Between now and the end of the year tax expect to see dozens of articles with “last minute tax tips.” Experienced tax professionals are aware of these tips and don’t need to be reminded. But if you do your own taxes, these articles can be helpful. It is important, however, to also remember that it is not generally wise to spend money to save money on taxes. In other words, make the charitable contributions you would normally make or want to make. Make business purchases that help you meet your business goals. Don’t go on a frantic buying spree to lower your profits just because you don’t want to pay taxes on the profits. When it comes to business, profits (even taxable profits) are always better than losses.
4) Get an online account with the IRS.
Taxpayers with internet access and a cell phone should consider signing up for an online account with the IRS. The online account is the easiest way to check amounts of CTCs and EIPs. Taxpayers can even pull account and other transcripts that may help with preparing their returns.

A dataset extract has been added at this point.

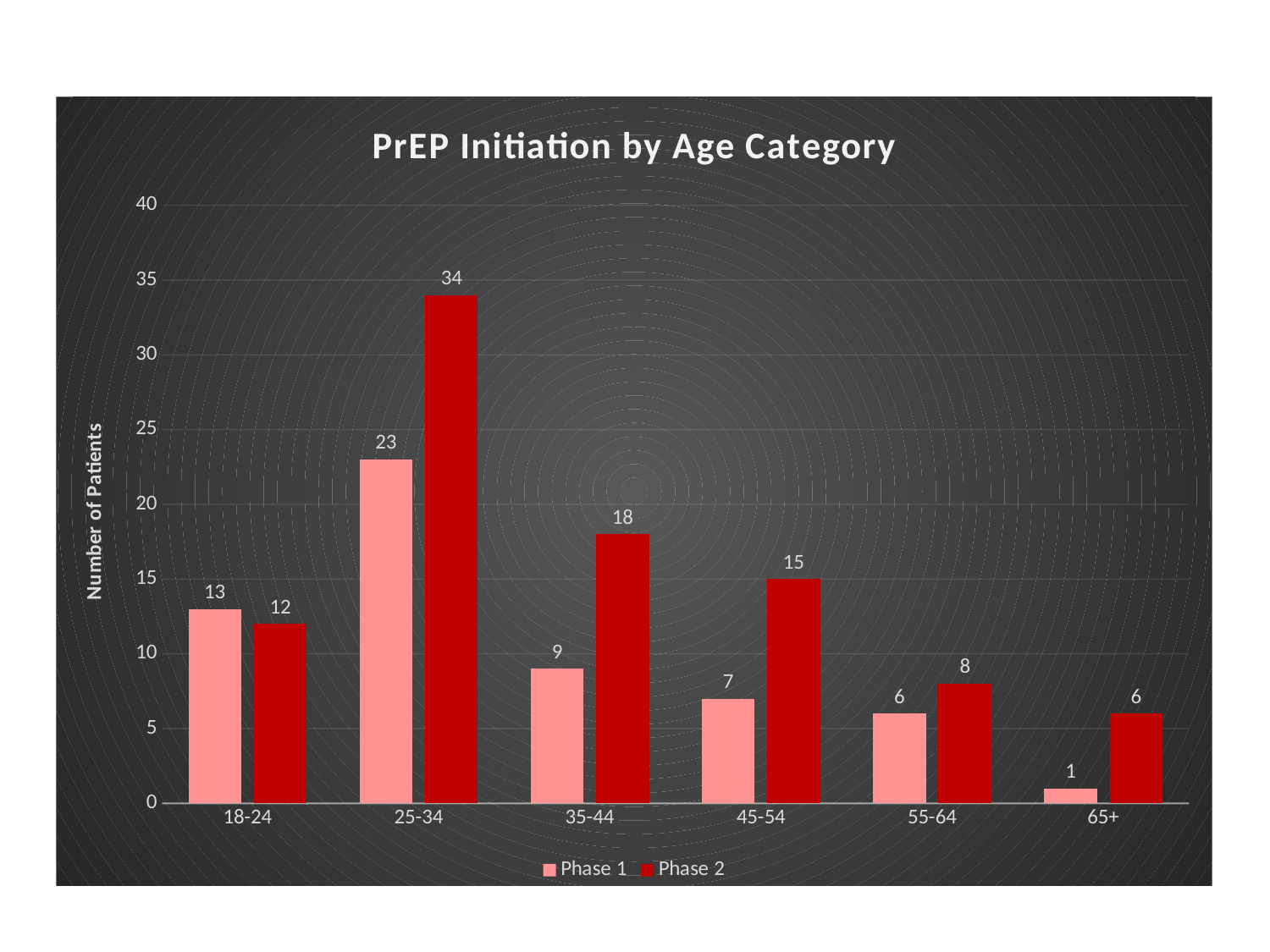
What kind of chart is shown on the slide? Bar chart How many series does the legend list? 2 What is the Phase 1 value for the 65+ age category? 1 What is the difference between the Phase 2 and Phase 1 values for the 25-34 age category? 11 How many age categories are shown on the x axis? 6 What is the title of the chart? PrEP Initiation by Age Category Which age category has the lowest Phase 2 value? 65+ Which is larger for the 18-24 age category, Phase 1 or Phase 2? Phase 1 What is the Phase 1 value for the 45-54 age category? 7 Is the Phase 2 value for 35-44 greater or less than 15? greater Which age category has the highest Phase 1 value? 25-34 What is the Phase 2 value for the 25-34 age category? 34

5) Find a tax professional.
In 2022 it may be harder to find a tax professional and it will probably be more expensive. Many tax professionals have retired, while others have decided to reduce the volume of returns they prepare each season because anymore there’s no such thing as a “simple” tax return. Right now many tax professionals are taking a well-deserved break, catching up on continuing education, fine tuning their practices for next filing season, and—looking for new clients. Come January, tax professionals whose practices include accounting services will be busy closing out the 2021 books for their business clients. Waiting until March (or worse, April) to find a tax professional pretty much ensures that you will have fewer options and, most likely, higher prices. If you are looking for a long-term relationship with a trusted tax professional, it’s best to start shopping for one now.